Here is a listing. Reproduce it exactly.

====

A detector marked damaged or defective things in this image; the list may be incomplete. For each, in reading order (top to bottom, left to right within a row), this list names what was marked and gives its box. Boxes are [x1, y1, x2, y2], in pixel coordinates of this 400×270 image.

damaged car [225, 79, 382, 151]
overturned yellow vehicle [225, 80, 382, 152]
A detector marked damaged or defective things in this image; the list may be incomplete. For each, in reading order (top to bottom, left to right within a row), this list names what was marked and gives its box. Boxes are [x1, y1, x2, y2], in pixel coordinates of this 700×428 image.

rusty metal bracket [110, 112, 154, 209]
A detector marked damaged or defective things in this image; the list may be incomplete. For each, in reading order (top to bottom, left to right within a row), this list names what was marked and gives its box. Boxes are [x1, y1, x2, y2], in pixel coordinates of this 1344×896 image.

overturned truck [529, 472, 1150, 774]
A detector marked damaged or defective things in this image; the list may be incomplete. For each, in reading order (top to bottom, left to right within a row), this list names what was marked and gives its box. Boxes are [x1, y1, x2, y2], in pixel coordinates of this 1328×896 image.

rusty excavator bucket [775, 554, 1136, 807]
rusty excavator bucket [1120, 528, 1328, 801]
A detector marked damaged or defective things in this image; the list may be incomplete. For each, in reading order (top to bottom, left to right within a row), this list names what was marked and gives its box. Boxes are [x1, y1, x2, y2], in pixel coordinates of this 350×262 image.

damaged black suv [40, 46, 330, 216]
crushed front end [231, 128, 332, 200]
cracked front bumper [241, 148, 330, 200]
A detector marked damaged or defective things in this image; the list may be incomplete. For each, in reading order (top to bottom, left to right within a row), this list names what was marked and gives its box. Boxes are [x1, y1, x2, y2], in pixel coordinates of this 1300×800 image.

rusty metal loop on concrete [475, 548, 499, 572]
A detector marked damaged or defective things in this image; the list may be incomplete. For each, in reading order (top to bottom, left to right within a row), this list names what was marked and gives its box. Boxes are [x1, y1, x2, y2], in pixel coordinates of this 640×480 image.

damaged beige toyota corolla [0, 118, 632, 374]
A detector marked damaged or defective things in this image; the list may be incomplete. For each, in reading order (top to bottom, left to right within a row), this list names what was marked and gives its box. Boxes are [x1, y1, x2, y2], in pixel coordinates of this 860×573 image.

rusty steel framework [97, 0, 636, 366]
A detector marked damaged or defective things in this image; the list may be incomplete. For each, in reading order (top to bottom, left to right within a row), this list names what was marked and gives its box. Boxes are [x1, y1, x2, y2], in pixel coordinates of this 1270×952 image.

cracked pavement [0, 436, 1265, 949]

====

Written response:
A detector marked damaged or defective things in this image; the list may be incomplete. For each, in reading order (top to bottom, left to right within a row), this list names what was marked and gives its box. Boxes are [x1, y1, x2, y2], in pixel coordinates of this 400×270 image.

damaged car [225, 79, 382, 151]
overturned yellow vehicle [225, 80, 382, 152]
A detector marked damaged or defective things in this image; the list may be incomplete. For each, in reading order (top to bottom, left to right within a row), this list names what was marked and gives its box. Boxes are [x1, y1, x2, y2], in pixel coordinates of this 700×428 image.

rusty metal bracket [110, 112, 154, 209]
A detector marked damaged or defective things in this image; the list may be incomplete. For each, in reading order (top to bottom, left to right within a row), this list names what was marked and gives its box. Boxes are [x1, y1, x2, y2], in pixel coordinates of this 1344×896 image.

overturned truck [529, 472, 1150, 774]
A detector marked damaged or defective things in this image; the list may be incomplete. For each, in reading order (top to bottom, left to right within a row), this list names what was marked and gives its box. Boxes are [x1, y1, x2, y2], in pixel coordinates of this 1328×896 image.

rusty excavator bucket [775, 554, 1136, 807]
rusty excavator bucket [1120, 528, 1328, 801]
A detector marked damaged or defective things in this image; the list may be incomplete. For each, in reading order (top to bottom, left to right within a row), this list names what was marked and gives its box. Boxes are [x1, y1, x2, y2], in pixel coordinates of this 350×262 image.

damaged black suv [40, 46, 330, 216]
crushed front end [231, 128, 332, 200]
cracked front bumper [241, 148, 330, 200]
A detector marked damaged or defective things in this image; the list may be incomplete. For each, in reading order (top to bottom, left to right within a row), this list names what was marked and gives its box. Boxes are [x1, y1, x2, y2], in pixel coordinates of this 1300×800 image.

rusty metal loop on concrete [475, 548, 499, 572]
A detector marked damaged or defective things in this image; the list may be incomplete. For each, in reading order (top to bottom, left to right within a row), this list names what was marked and gives its box. Boxes are [x1, y1, x2, y2], in pixel coordinates of this 640×480 image.

damaged beige toyota corolla [0, 118, 632, 374]
A detector marked damaged or defective things in this image; the list may be incomplete. For each, in reading order (top to bottom, left to right within a row), this list names what was marked and gives its box. Boxes are [x1, y1, x2, y2], in pixel coordinates of this 860×573 image.

rusty steel framework [97, 0, 636, 366]
A detector marked damaged or defective things in this image; the list may be incomplete. For each, in reading order (top to bottom, left to right within a row), this list names what was marked and gives its box. Boxes are [x1, y1, x2, y2], in pixel coordinates of this 1270×952 image.

cracked pavement [0, 436, 1265, 949]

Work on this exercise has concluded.